◆ TASK OBJECTIVE: The entries need to be copied exactly.

◆ DATA FOR PROCESSING:
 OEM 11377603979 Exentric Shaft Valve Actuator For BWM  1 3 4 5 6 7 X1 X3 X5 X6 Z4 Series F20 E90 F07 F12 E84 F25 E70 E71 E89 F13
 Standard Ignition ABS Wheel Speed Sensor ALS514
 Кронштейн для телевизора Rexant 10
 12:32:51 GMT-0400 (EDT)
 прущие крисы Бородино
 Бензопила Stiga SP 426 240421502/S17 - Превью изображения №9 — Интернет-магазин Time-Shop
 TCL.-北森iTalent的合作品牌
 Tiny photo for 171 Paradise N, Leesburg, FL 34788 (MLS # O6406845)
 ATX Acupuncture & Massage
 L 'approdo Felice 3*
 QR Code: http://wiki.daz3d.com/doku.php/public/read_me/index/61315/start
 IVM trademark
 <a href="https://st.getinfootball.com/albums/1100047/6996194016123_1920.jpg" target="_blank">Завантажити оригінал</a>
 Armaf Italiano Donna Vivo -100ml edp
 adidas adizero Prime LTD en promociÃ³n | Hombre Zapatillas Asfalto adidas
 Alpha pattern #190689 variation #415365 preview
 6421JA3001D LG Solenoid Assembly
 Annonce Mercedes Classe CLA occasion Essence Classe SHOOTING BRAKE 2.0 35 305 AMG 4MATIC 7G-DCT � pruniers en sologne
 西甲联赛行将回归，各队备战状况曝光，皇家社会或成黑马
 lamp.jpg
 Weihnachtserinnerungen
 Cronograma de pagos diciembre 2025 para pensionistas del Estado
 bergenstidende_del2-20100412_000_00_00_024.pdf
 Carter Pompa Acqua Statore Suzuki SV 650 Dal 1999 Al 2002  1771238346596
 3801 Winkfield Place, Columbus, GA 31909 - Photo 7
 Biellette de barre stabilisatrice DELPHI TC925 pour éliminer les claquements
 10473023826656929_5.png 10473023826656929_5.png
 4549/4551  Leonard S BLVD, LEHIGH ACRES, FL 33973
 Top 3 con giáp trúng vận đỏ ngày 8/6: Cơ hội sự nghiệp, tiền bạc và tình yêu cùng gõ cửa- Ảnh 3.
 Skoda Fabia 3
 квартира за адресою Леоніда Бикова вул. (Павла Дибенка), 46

◆ WRITTEN SOLUTION:
 OEM 11377603979 Exentric Shaft Valve Actuator For BWM  1 3 4 5 6 7 X1 X3 X5 X6 Z4 Series F20 E90 F07 F12 E84 F25 E70 E71 E89 F13
 Standard Ignition ABS Wheel Speed Sensor ALS514
 Кронштейн для телевизора Rexant 10
 12:32:51 GMT-0400 (EDT)
 прущие крисы Бородино
 Бензопила Stiga SP 426 240421502/S17 - Превью изображения №9 — Интернет-магазин Time-Shop
 TCL.-北森iTalent的合作品牌
 Tiny photo for 171 Paradise N, Leesburg, FL 34788 (MLS # O6406845)
 ATX Acupuncture & Massage
 L 'approdo Felice 3*
 QR Code: http://wiki.daz3d.com/doku.php/public/read_me/index/61315/start
 IVM trademark
 <a href="https://st.getinfootball.com/albums/1100047/6996194016123_1920.jpg" target="_blank">Завантажити оригінал</a>
 Armaf Italiano Donna Vivo -100ml edp
 adidas adizero Prime LTD en promociÃ³n | Hombre Zapatillas Asfalto adidas
 Alpha pattern #190689 variation #415365 preview
 6421JA3001D LG Solenoid Assembly
 Annonce Mercedes Classe CLA occasion Essence Classe SHOOTING BRAKE 2.0 35 305 AMG 4MATIC 7G-DCT � pruniers en sologne
 西甲联赛行将回归，各队备战状况曝光，皇家社会或成黑马
 lamp.jpg
 Weihnachtserinnerungen
 Cronograma de pagos diciembre 2025 para pensionistas del Estado
 bergenstidende_del2-20100412_000_00_00_024.pdf
 Carter Pompa Acqua Statore Suzuki SV 650 Dal 1999 Al 2002  1771238346596
 3801 Winkfield Place, Columbus, GA 31909 - Photo 7
 Biellette de barre stabilisatrice DELPHI TC925 pour éliminer les claquements
 10473023826656929_5.png 10473023826656929_5.png
 4549/4551  Leonard S BLVD, LEHIGH ACRES, FL 33973
 Top 3 con giáp trúng vận đỏ ngày 8/6: Cơ hội sự nghiệp, tiền bạc và tình yêu cùng gõ cửa- Ảnh 3.
 Skoda Fabia 3
 квартира за адресою Леоніда Бикова вул. (Павла Дибенка), 46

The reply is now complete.